**Stated goal**
Using the Santa Rosa Sound thread below, decide whether each statement agrees with it, and support each yes or no with the deciding words quoted from the thread. 1. The group got on the water at about 2am. 2. The friend from Minnesota already knew about floundering before the trip. 3. The friend gigged all five keepers.

**Excerpted text**
^^^^^^^^
# Santa Rosa Sound 7/11 Trip



## bowdiddly (Jan 6, 2010)

The weather and tide lined up for a change and I decided to give it a shot in Santa Rosa Sound. Took a church friend who just moved south from Minnesota and had never heard of floundering.
It was a beautiful night and we got on the water about 2am and the water was pretty clear in most areas. It didn't take long before we started seeing fish but they were small. Ended up seeing about 15 undersized fish and managed to gig 5 keepers between 15-19" by daylight. I pointed out three of the five to my friend so he could gig them. It was great to see the look on his face each time. The Lord provided a clear night, clear water and some great fish. I thank him everyday to be able to live in such a beautiful part of our great country.


----------



## Night Wing (May 16, 2011)

Nice looking keeper flounder. 

I'm sure your Minnesota friend enjoyed his first ever gigging trip.


----------



## TJ Hooker (May 22, 2011)

Makes me hungry, just thinking about them.


----------



## OLDBOB (Jan 27, 2013)

Terrific! It's always fun to show a newcomer what it's all about.


----------



## DAWGONIT (Jan 16, 2009)

pretty work & great eats IMHO.
gig 'em up.


----------
^^^^^^^^
**Dataset extract**

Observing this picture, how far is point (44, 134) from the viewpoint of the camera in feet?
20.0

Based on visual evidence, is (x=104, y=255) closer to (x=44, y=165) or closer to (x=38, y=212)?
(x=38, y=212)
^^^^^^^^
**Completed exercise**
1. Yes: "we got on the water about 2am"
2. No: "had never heard of floundering"
3. No: "I pointed out three of the five to my friend so he could gig them."